Beginning with the opening line, restate the following material exactly, up through the line that contains "common name: plains zebra".

(Beginning of DATA FOR THIS EXERCISE)

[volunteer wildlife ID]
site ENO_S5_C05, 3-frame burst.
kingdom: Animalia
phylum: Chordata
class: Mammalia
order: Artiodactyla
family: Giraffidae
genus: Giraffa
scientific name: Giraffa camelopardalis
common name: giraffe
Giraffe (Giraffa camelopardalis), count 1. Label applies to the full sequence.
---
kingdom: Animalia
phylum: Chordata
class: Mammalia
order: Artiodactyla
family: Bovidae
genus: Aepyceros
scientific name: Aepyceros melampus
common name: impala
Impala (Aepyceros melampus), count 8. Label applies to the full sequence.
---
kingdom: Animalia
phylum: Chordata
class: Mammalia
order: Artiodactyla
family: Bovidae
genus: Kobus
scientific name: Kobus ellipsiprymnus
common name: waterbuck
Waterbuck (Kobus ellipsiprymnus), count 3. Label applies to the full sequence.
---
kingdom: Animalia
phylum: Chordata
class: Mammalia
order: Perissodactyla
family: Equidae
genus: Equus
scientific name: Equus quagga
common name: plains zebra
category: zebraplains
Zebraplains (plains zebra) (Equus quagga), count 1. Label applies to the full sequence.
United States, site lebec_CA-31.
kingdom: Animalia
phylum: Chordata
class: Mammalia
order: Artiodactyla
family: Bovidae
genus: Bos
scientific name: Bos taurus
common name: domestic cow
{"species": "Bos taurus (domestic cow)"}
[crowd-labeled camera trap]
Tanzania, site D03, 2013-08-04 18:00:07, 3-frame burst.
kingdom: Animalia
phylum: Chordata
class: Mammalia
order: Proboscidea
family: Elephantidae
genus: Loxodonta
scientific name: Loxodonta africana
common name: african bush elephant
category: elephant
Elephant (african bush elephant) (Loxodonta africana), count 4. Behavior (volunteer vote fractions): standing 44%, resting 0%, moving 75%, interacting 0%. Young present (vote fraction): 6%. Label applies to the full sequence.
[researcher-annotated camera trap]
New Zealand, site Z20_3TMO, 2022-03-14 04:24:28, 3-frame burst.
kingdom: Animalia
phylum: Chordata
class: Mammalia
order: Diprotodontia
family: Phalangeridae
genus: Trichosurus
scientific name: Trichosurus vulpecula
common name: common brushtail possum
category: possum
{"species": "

(End of DATA FOR THIS EXERCISE)

● COMPLETED TASK:
[volunteer wildlife ID]
site ENO_S5_C05, 3-frame burst.
kingdom: Animalia
phylum: Chordata
class: Mammalia
order: Artiodactyla
family: Giraffidae
genus: Giraffa
scientific name: Giraffa camelopardalis
common name: giraffe
Giraffe (Giraffa camelopardalis), count 1. Label applies to the full sequence.
---
kingdom: Animalia
phylum: Chordata
class: Mammalia
order: Artiodactyla
family: Bovidae
genus: Aepyceros
scientific name: Aepyceros melampus
common name: impala
Impala (Aepyceros melampus), count 8. Label applies to the full sequence.
---
kingdom: Animalia
phylum: Chordata
class: Mammalia
order: Artiodactyla
family: Bovidae
genus: Kobus
scientific name: Kobus ellipsiprymnus
common name: waterbuck
Waterbuck (Kobus ellipsiprymnus), count 3. Label applies to the full sequence.
---
kingdom: Animalia
phylum: Chordata
class: Mammalia
order: Perissodactyla
family: Equidae
genus: Equus
scientific name: Equus quagga
common name: plains zebra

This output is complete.